PAGE

Bilinda Jayne Butcher (born 16 September 1961) is an English musician and singer-songwriter, best known as a vocalist and guitarist of the shoegaze band My Bloody Valentine.

Early life
Butcher was born and raised in London and later relocated with her parents and older sister Jo-Anne to Golden Valley, Derbyshire, a small hamlet in the countryside. Her forename is an alternate spelling of Belinda and was chosen by her mother. Butcher has been quoted as saying, "if I'd been a guy I would have been named Bill, but since I was a girl it became Bilinda".

Butcher has said that growing up in Golden Valley she was considered "a weirdo" as she wore clothes based on 1920s fashion and listened to records on a portable gramophone. Butcher stated: "My mother thought I was up in the clouds. I never watched the news or read the papers; it was like I lived in another era. Everybody was into punk and I was living in the '20s and '30s." At age sixteen, Butcher moved back to London and began studying dance at the Trinity Laban Conservatoire of Music and Dance, but left after a year. 

After leaving Trinity Laban, Butcher worked as a nanny for a French family in London for six months and later moved to Paris for another six months with her partner. The pair moved back to London, squatting in Brixton, and had a child, Toby.

Music career

My Bloody Valentine

Butcher was recruited as a vocalist for My Bloody Valentine in April 1987. She replaced original vocalist David Conway and shared vocal duties briefly with Joe Byfield. Butcher, whose prior musical experience was playing classical guitar as a child and singing and playing tambourine "with some girlfriends for fun", learned that the group needed a backing vocalist from her boyfriend, who had met drummer Colm Ó Cíosóig on a ferry from the Netherlands. At her audition for the band, she sang "The Bargain Store", a song from Dolly Parton's 1975 album of the same name. She was chosen as a vocalist ahead of a girl called Julie who was in a relationship with Douglas Hart from The Jesus and Mary Chain.

REQUIRED TASKS
1. Reproduce the biography from "Butcher has said" to "after a year.", inclusive.
2. Answer these questions from the biography:
(a) Where did Butcher study dance after returning to London at age sixteen?
(b) What instrument did Butcher play as a child?
(c) In what month and year was Butcher recruited to My Bloody Valentine?

RECORDED DATA
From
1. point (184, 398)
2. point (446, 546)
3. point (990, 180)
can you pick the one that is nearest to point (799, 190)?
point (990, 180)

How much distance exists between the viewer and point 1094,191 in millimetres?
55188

EXPECTED ANSWERS
1.
Butcher has said that growing up in Golden Valley she was considered "a weirdo" as she wore clothes based on 1920s fashion and listened to records on a portable gramophone. Butcher stated: "My mother thought I was up in the clouds. I never watched the news or read the papers; it was like I lived in another era. Everybody was into punk and I was living in the '20s and '30s." At age sixteen, Butcher moved back to London and began studying dance at the Trinity Laban Conservatoire of Music and Dance, but left after a year.

2.
(a) The Trinity Laban Conservatoire of Music and Dance
(b) Classical guitar
(c) April 1987